Smell the Roses!

By Patrick F. Cannon

Last Thursday, I was leading a tour of Frank Lloyd Wright’s Chicago-area sites called “Wright Around Chicago.” It begins in the lobby of the Rookery Building in Chicago’s Loop, which Wright remodeled in 1905. A bus then takes the group to Oak Park for a tour of his Unity Temple; after that, the group walks to the architect’s Home and Studio a few blocks away.

            During the walk, I describe several Wright-designed homes we pass on the way. Last Thursday, we passed a home with Roses growing along its fence. Several members of the  group actually stopped to smell those roses, so I did too. It was a sunny day. The rose bushes were in the shade of one of the most beautiful residential streets in the world. Why wouldn’t I stop and smell those roses? Things aren’t all that bad after all, I thought to myself.

» Dataset entries
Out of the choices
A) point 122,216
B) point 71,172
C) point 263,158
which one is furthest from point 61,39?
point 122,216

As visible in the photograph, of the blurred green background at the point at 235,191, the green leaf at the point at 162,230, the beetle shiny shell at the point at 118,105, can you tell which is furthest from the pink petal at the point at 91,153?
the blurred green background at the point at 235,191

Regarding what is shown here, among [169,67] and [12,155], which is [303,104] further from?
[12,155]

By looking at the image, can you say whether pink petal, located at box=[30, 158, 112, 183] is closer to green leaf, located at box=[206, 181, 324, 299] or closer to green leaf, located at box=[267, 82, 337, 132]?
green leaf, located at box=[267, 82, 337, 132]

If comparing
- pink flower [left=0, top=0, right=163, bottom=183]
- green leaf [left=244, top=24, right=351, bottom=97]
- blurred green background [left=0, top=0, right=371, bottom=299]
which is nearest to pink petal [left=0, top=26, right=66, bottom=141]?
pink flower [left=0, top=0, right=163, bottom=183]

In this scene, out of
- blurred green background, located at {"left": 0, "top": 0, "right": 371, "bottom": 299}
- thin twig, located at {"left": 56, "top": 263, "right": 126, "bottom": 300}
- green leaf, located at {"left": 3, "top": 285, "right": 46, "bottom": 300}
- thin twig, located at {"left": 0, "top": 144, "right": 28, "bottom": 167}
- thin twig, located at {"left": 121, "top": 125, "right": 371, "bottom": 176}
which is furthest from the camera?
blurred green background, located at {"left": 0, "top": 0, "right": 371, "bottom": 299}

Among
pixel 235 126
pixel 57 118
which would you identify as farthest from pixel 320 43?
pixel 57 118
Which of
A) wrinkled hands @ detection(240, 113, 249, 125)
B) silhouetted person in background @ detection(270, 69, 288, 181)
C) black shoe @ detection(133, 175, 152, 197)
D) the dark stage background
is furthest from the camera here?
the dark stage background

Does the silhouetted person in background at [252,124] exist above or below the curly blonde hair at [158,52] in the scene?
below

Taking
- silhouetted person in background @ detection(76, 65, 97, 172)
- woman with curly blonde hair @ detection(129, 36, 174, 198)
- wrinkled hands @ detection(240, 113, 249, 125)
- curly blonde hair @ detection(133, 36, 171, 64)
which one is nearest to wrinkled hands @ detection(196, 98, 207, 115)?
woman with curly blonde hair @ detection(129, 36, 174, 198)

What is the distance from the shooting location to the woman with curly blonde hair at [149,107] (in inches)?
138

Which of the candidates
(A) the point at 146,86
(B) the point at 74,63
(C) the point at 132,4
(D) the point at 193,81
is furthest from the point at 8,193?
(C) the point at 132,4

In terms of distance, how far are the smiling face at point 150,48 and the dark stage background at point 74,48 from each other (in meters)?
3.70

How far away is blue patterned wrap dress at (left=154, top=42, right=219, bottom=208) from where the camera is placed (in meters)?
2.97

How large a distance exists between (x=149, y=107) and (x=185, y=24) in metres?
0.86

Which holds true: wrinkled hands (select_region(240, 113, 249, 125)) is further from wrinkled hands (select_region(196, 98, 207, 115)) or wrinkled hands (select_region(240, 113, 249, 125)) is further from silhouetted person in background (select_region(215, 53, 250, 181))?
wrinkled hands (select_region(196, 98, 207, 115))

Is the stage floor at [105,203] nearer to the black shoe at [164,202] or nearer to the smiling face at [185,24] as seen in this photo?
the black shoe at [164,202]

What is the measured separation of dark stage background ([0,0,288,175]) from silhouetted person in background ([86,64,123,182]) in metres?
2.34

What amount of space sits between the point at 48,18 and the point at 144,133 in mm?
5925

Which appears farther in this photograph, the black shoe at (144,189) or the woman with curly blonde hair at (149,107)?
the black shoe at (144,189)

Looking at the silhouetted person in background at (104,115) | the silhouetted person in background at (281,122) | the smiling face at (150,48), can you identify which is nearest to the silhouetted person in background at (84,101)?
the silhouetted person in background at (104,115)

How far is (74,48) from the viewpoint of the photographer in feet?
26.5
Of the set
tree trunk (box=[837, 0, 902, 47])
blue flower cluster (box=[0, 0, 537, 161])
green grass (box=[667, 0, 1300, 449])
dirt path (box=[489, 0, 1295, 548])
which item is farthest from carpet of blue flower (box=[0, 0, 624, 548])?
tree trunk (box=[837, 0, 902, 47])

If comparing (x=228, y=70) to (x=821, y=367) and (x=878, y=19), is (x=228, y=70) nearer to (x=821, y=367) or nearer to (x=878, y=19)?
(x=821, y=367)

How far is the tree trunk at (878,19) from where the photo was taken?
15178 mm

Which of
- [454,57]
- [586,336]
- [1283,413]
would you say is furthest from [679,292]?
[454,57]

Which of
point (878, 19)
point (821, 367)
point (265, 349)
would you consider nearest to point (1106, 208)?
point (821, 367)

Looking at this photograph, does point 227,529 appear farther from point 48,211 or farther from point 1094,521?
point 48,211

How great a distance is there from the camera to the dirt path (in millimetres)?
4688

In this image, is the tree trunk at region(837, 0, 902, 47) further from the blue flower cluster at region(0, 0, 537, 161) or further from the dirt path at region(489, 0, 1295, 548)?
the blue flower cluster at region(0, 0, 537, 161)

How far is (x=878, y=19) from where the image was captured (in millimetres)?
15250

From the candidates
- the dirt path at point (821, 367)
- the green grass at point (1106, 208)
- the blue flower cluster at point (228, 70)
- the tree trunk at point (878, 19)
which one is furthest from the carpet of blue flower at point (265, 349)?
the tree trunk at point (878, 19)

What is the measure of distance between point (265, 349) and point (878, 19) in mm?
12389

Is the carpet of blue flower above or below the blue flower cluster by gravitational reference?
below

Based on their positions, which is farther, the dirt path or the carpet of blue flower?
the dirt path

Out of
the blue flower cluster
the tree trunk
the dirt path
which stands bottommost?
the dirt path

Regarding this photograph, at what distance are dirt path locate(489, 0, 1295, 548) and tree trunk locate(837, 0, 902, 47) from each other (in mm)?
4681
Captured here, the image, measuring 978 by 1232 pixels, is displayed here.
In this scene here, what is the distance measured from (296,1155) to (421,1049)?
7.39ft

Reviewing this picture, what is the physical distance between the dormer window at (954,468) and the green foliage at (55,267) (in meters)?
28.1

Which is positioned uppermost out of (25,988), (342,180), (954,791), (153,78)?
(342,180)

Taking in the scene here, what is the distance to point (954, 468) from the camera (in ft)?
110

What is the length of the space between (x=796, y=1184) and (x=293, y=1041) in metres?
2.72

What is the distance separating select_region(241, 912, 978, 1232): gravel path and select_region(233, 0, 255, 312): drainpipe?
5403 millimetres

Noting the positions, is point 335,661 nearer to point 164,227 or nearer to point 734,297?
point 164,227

» Exercise instructions
1) According to the essay about stopping to smell the roses, in what year did Wright remodel the Rookery Building?
2) Copy out the records word for word, starting with the line that contains "Noting the positions, is" and going on through the end of the records.

» Results for each task
1) 1905

2)
Noting the positions, is point 335,661 nearer to point 164,227 or nearer to point 734,297?
point 164,227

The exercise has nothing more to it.